= DESCRIPTION OF THE TASK =
Extend the passage on Belgian history below, writing what comes next after its closing sentence about the Belgian Revolution of 1830.

The Kingdom of Belgium, situated in Western Europe, neighbouring France, Germany, Luxembourg and the Netherlands, is a parliamentary democracy with a constitutional monarch. The country’s king, only a moral leader, cannot take any official action without the approval of a minister.

Belgium’s rich history has influenced the cultures of Austria, France, Germany and Spain. It is one of the oldest European countries and, as such, keeps the traditions of the Old Continent. The name ‘Belgium’ originates from around 900 BC, when the Celtic tribe called Belgae settled in ancient Gaul. In 52 BC, Julius Caesar, the Roman military and political leader, conquered the territory of Belgica and put the country under Roman rule. For some 300 years, Belgium was a province of Rome.

As Rome’s power began to wane, Attila the Hun, around AD 300, invaded the lands of present-day Germany, provoking the movement of the German tribes, called Franks, in northern Belgium. Some 100 years later, the Franks took possession of Belgium. The Frankish king Charlemagne (Charles the Great) had a very successful reign, as he ruled a large part of Europe and was crowned Emperor of the Holy Roman Empire. The Roman Empire covered nearly all of continental Europe from AD 800 to 1806, with exception to Spain and Scandinavia. After the death of Charlemagne, the Empire separated into self-ruling feudal principalities.

In the late 1300s, Belgium fell under the rule of King Philip the Good, of Burgundy, which was an independent kingdom. The Low Countries (Netherlands’ lands around the delta of Rhine, Scheldt and Meuse rivers) became Habsburg territory as well, when the granddaughter of Philip the Good, Mary of Burgundy, married Maximilian I. Their son was Philip I the Handsome, of Castile. Philip married Juana the Mad, the daughter of the Spain’s rulers Ferdinand and Isabella. In turn, the Holy Roman Empire unified with Spain under the Habsburg Dynasty. Their son, Charles I, was king of Spain (1516–56) and Charles V as Holy Roman Emperor (1519-58).

During the next two centuries, there were many religious conflicts between Protestants and Roman Catholics in the Netherlands. The northern part of the country was Protestant while the south was mainly Catholic. The new king Philip II, the son of Charles, attempted to abolish Protestantism, with much resistance in the Netherlands. In turn, the Eighty Years’ War between Spain and the Netherlands ensued, lasting until 1648 when Spain recognised the independence of the Netherlands.

The Belgians were self-governed in the 1780s, a time when the Habsburg emperor Joseph II attempted to centralise the government in Vienna. The people rejected the monarchy and declared the new United States of Belgium. However, Austria rejected the new state and forced the Belgians to accept Joseph’s nephew, Charles, as their grand duke. A few years later, Belgium was occupied and controlled by French revolutionaries, which continued until 1815, when the defeat of Napoleon at the battle of Waterloo by the British and Prussian forces took place. As a result, the United Kingdom of the Netherlands was established. Belgium, known as Southern Netherlands, became part of this kingdom, with William I of Orange as king.


Independence to World War I

After the defeat of Napoleon, the Allied powers proclaimed Belgium to be part of the Kingdom of the Netherlands, which was ruled by William of Orange. However, the Belgian Revolution of 1830 in Brussels gave Belgians the independence they had longed for.

= INFORMATION PROVIDED =
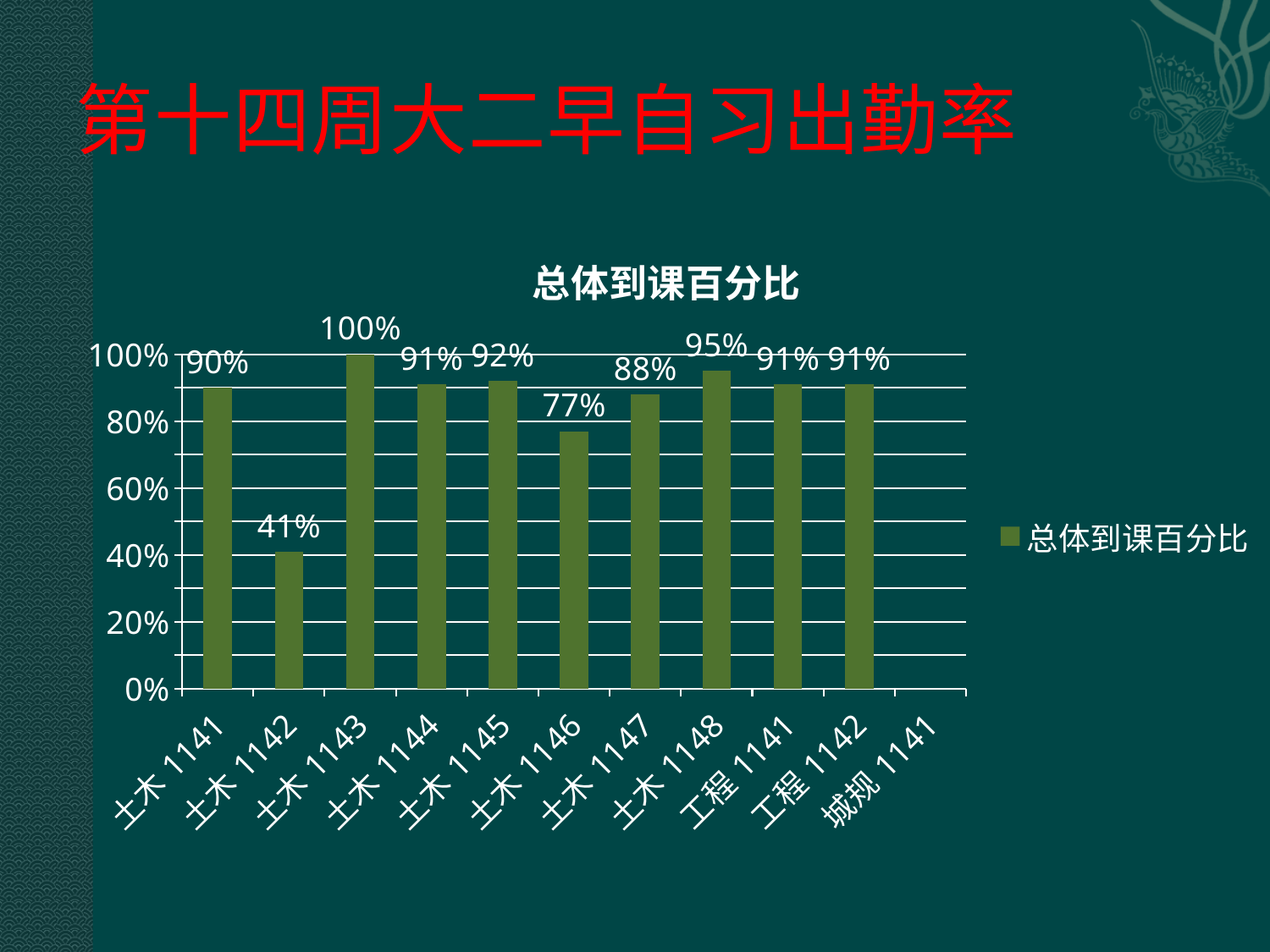
What kind of chart is shown? bar chart Which category has the lowest value? 土木1142 Which is larger, the value for 土木1145 or the value for 土木1146? 土木1145 What is the title of the chart? 总体到课百分比 What is the value for 土木1148? 95% What is the value for 工程1142? 91% What is the difference between the values for 土木1143 and 土木1142? 59% What is the value for 土木1146? 77% How many bars are plotted in the chart? 10 Which category has the highest value? 土木1143 What is the value for 土木1142? 41% What is the difference between the values for 土木1148 and 土木1147? 7%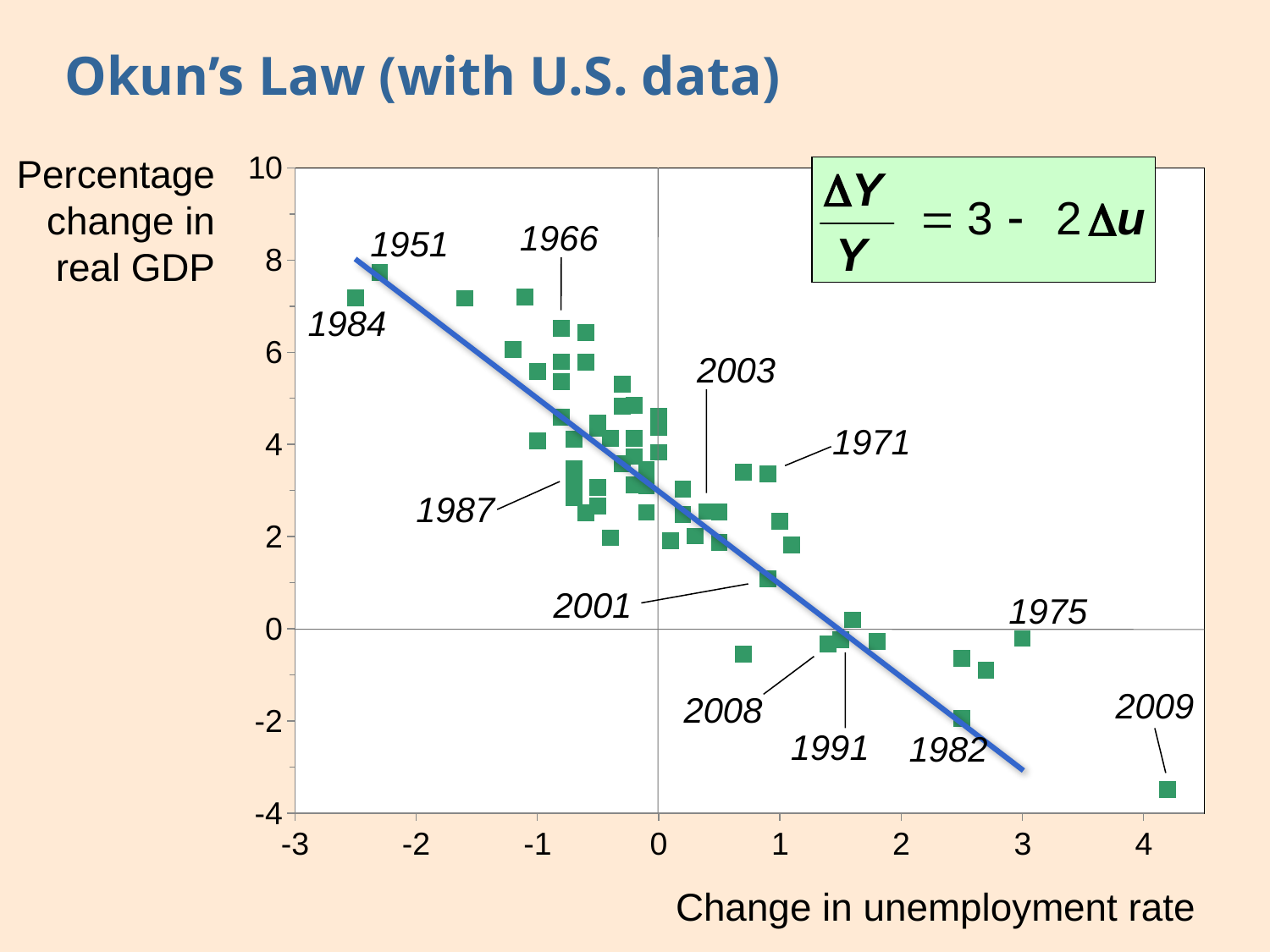
Is the percentage change in real GDP for the point labeled 1951 greater or less than 6? greater What is the label of the horizontal axis? Change in unemployment rate Is the change in unemployment rate for the point labeled 2009 greater or less than 3? greater Is the change in unemployment rate for the point labeled 1984 greater or less than -1? less What kind of chart is shown on the slide? Scatter plot Which labeled year has the lowest percentage change in real GDP? 2009 As the change in unemployment rate increases along the x axis, does the percentage change in real GDP generally rise or fall? Fall Which has the larger percentage change in real GDP, the point labeled 1966 or the point labeled 2003? 1966 Which labeled year has the highest percentage change in real GDP? 1951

= THE ANSWER =
Before the Revolution, Belgians resented Dutch control over the economic, political and social institutions of the United Provinces. The Dutch supported free trade, while the less-developed local industries wanted to keep tariffs. Belgians were Roman Catholics, while the Dutch king was a Calvinist, which also led to the Revolution.

After Belgium’s declaration of its independence in 1831, Leopold of Saxe-Coburg-Gotha was elected as the country’s first king, who was German and the uncle of Britain’s Queen Victoria. Shortly thereafter, the Netherlands invaded Belgium. However, in 1839 the two countries signed the Treaty of London, which recognised Belgium’s independence.

As a constitutional monarchy, Belgium began its independent life liberally. However, the possibility to vote was restricted to the bourgeoisie and clergy, who were French speaking, which meant less than one percent of the adult population. Luxembourg did not join Belgium, as it remained in possession of the Netherlands according the Treaty of 1839. Later, different inheritance laws led to its separation as an independent Grand Duchy. This treaty caused Belgium’s loss of Eastern Limburg, Zeeuws Vlaanderen, French Flanders and Eupen, despite claims that Belgium had historical reasons to possess these territories.

Leopold II, the son of Leopold I of Belgium, succeeded his father on the throne in 1865, and remained king until his death. Under his reign, Belgium flourished economically and culturally. Leopold II believed that colonies abroad proved to be advantageous for Belgium, and worked tirelessly to acquire colonial territory. However, Belgians and the government were not interested in his venture, though finally the government did lend him money for this purpose.

The 1885 Berlin Conference gave King Leopold II the Congo Free State as his private possession, and the country was plundered of its main resources of ivory and rubber. However, the traditional economies in the Congo were successfully integrated in the modern, capitalist economy. At the turn of the century, the regime of the Free State became the subject of great international scandals, with reports of human rights abuses, including mutilation and enslavement of the local people, mainly in the rubber industry. This led to international protests in the beginning of the 20th Century. Finally, in 1908, Belgium’s parliament compelled the king to cede the Congo Free State to Belgium in order to stop the mass killings and human rights abuses.

Leopold II was succeeded in 1909 by Albert I, his nephew, whose reign was during World War I. In 1914, Germany invaded Belgium, as part of the Schlieffen Plan, named after the German general who strategised a plan to first overtake France in the first month of the war, thus leaving Britain and Russia unprepared, and unwilling, to attack Germany.


Between the Two World Wars

King Albert I, who succeeded King Leopold II in 1909, led a widely respected constitutional monarch. Albert introduced many modern reforms, not only in Belgium but also in its African colony.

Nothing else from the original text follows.